Belge -

┄┄┄┄┄┄

Dün öğle sularında dostum ünlü yazar, düşünür, konuşur ve de söylenir sevgili Can Ertan’ı aradım “nerdesin, napıyosun, gel bi kahve içelim “diye?
Meğerse Şahin Gençal’ın adaylığını açıkladığı yemekli toplantıda tavuğu fazla kaçırınca motoru bir hayli bozmuş Can Ertan.
Bir haftadır evde kendi kendine kaynamış suya eser miktarda tuz ve şeker ilave ederek “serum tedavisi” uyguluyormuş.
Neyse ki “artık düzeldim, bu gün iyiyim” dedi ve buluştuk.
Aramıza tesadüfen CHP’li dostlardan Halil Yüklenir de katılınca sevgili Can alışık olduğu mekanlardan Kent Meydanı’ndaki Starbucks’a doğru yöneldi.

┄┄┄┄┄┄

Sağlanan bilgiler -
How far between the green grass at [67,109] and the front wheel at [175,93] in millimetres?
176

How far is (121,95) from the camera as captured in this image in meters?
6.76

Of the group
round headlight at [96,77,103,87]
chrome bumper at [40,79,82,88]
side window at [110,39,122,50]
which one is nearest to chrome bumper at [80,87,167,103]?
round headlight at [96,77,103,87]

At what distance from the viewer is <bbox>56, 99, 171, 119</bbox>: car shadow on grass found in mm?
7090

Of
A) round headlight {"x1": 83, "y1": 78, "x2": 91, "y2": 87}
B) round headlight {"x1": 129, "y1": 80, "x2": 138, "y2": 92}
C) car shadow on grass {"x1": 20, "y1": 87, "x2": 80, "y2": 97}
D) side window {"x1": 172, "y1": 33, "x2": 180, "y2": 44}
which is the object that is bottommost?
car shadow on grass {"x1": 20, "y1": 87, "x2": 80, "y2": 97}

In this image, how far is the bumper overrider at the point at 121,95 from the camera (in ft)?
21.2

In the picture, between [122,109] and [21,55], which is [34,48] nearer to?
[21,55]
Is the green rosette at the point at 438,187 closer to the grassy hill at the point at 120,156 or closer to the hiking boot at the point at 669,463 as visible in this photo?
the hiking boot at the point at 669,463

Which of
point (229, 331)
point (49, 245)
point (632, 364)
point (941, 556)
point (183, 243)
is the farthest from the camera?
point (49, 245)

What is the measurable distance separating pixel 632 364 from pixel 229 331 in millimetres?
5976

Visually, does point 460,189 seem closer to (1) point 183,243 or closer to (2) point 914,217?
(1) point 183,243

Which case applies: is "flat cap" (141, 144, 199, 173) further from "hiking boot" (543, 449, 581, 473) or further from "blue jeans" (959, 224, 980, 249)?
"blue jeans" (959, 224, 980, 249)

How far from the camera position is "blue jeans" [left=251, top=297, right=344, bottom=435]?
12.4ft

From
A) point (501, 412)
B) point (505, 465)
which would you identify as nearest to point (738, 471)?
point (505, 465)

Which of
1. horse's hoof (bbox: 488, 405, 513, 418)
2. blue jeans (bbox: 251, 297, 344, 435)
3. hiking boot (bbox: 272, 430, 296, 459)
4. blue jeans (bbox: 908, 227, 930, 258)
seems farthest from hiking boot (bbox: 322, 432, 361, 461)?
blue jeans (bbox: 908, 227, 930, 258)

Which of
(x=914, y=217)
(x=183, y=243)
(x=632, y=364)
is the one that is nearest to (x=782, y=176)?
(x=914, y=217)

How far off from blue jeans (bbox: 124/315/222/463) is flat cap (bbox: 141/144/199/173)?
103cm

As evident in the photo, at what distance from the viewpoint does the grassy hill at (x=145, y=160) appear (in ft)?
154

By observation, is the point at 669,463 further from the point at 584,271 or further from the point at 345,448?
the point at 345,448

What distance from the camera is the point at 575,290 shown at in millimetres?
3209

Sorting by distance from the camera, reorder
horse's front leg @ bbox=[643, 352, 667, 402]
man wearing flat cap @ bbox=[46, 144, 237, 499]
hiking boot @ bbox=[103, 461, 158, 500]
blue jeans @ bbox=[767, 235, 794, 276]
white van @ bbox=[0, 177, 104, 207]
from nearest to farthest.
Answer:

┄┄┄┄┄┄

Verilen görev - Can Ertan'la yapılan buluşmayı anlatan yazıyı, son cümlesinden sonrasını yazarak devam ettirin. Yukarıdaki öğelere ihtiyaç yoktur.

Görev çıktısı -
“Yahu Can” dedim, “Kapitalizmle ilgili söylenip duruyor, onlara da verip veriştirip duruyorsun ama yine de bu adamların kurdukları işletmelere gidip oturuyorsun! Gel elin gavuruna, kapitalist sermayenin kahveci dükkanına vermeyelim bu gün parayı! Bak hava ne kadar güzel? Güneş bize tatlı tatlı gülümsüyor. Bu kentin en büyük şansı, ulu çınarlarının altında soluklanarak insanın kendini rahat hissedebileceği tarihi hanlarının olması. Gelin gidelim Koza Han’a? Ben size kendinizin seçeceği antika fincanlarda şöyle en az kırk yıllık hatırı olan köpüklü kahveler söyleyeyim. Sohbetimizi orada yapalım…”
İyi de yapmışız hani.
Sena ablamızın (Kaleli), Yahya abimizin (Şimşek), Kemal emmimizin (Demirel) ve daha nice aday adaylarının kulaklarını çınlatıp, dedikodularını yaptık azıcık gök kubbenin altında.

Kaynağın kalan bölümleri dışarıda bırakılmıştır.